As Director of National Intelligence Dan Coates
told the Senate Select Committee on Intelligence in May:
The global threat of electronic warfare (EW) attacks against space systems will expand in the coming years in both number and types of weapons. Development will very likely focus on jamming capabilities against dedicated military satellite communications (SATCOM), Synthetic Aperture Radar (SAR) imaging satellites, and enhanced capabilities against Global Navigation Satellite Systems (GNSS), such as the US Global Positioning System (GPS).
The risk to GPS has caused a number of countries to take a second look at terrestrial radio navigation. Today there's broad support worldwide for a new radio navigation network based on more modern technology—and the system taking the early lead for that role is eLoran.

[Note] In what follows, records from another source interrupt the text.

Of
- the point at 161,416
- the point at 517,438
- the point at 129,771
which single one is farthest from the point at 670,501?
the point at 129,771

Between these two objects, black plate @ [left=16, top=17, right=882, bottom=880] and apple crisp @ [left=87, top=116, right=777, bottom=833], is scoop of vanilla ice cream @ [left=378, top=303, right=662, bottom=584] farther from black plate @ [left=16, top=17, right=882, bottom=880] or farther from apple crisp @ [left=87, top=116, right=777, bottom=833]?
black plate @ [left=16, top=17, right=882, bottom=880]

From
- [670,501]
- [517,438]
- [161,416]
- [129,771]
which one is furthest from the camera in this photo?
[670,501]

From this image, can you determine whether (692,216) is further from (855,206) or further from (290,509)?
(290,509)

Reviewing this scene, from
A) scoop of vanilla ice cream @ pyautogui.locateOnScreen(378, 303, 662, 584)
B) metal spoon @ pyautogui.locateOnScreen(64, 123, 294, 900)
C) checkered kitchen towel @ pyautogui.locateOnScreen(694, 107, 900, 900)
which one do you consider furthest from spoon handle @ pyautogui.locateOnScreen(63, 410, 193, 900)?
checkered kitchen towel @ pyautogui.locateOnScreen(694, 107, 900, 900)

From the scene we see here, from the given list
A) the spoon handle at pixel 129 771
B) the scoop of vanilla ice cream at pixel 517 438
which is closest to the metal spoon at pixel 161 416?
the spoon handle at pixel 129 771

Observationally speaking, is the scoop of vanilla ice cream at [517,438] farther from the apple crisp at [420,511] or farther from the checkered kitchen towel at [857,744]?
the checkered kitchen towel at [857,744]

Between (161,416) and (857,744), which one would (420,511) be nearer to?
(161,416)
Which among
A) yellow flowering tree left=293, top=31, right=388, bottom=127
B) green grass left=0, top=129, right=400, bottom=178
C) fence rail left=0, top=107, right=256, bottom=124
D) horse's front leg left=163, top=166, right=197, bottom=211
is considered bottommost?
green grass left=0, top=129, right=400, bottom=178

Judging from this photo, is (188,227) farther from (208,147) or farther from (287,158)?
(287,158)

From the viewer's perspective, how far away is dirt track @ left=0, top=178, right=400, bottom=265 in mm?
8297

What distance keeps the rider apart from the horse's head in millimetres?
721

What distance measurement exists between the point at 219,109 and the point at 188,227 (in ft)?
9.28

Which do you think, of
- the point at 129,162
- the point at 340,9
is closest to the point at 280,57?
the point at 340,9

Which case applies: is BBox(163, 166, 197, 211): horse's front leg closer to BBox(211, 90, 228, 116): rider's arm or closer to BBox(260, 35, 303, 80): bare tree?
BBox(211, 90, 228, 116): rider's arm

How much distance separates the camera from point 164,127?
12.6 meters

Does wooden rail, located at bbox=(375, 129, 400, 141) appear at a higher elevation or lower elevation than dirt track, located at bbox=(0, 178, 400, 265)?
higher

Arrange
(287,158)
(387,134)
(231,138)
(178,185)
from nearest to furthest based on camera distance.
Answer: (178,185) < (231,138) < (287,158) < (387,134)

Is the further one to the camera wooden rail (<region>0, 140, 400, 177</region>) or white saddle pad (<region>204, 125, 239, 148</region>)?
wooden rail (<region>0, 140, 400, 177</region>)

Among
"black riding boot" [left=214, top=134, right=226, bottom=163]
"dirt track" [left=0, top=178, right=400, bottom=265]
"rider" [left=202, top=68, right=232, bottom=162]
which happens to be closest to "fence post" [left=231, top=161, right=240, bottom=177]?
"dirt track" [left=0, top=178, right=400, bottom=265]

As
Reuters reports, South Korea is preparing to bring back radio navigation with eLoran as a backup system for GPS, and the United States is planning to do the same.
Diff-e-q
The eLoran system gets its enhanced accuracy in much the same way that enhanced GPS gear squeezes greater accuracy out of the civil GPS signal for tasks such as surveying and mapping—by using
differential correction. A stationary receiver at a known fixed location checks the signal arriving from the beacon and measures the difference between its actual distance from the beacon and the distance calculated from the signal (based on the difference between the signal's timestamp and the time it was actually received).
In differential GPS, the differential information is broadcast by a base station at the known differential point; in eLoran, the data is fed back to the eLoran transmitter, and the transmitter applies the differential correction to its own signal. Since eLoran is regional, the differential calculation remains relatively accurate for its entire coverage area.
Because it uses low-frequency radio waves (in the 90 to 110 kHz range), it's not likely that you'll see eLoran integrated into your smartphone. While the antenna required for receiving eLoran signals is
relatively small (about two inches square), that's a fairly massive amount of real estate for a smartphone to dedicate to a backup navigation system. But that size could be reduced with some investment in antenna miniaturization. And while eLoran only works in two dimensions (it doesn't provide altitude data) and only works regionally (with a range of 800 miles), it has one major advantage over GPS: its powerful low-frequency signals are far less susceptible to jamming or spoofing. The signal from eLoran beacons is 1.3 million times stronger than GPS signals. A
2006 MITRE study found that attempts to jam or spoof eLoran would be highly unlikely to work.
"[eLoran] is a deterrent to deliberate jamming or spoofing, since such hostile activities can be rendered ineffective," said
Brad Parkinson, the retired US Air Force colonel who managed the original GPS development program, according to Reuters. A report Parkinson contributed to for an Institute for Defense Analyses Independent Assessment Team in 2014 found that "eLoran is the only cost-effective backup for national needs."
The administrations of both George W. Bush and Barack Obama pushed for a national eLoran system, but their efforts were never funded by Congress. However, the version of the Department of Homeland Security funding bill for 2018 just passed by the House of Representatives in July includes language calling for DHS to fund the construction and maintenance of a new eLoran system "as a complement to, and as a backup for" the GPS system. And the South Korean government already has pushed forward plans to have three active eLoran beacons by 2019—that's enough to provide accurate fixes for all shipping in the region should North Korea (or anyone else) attempt to block GPS again.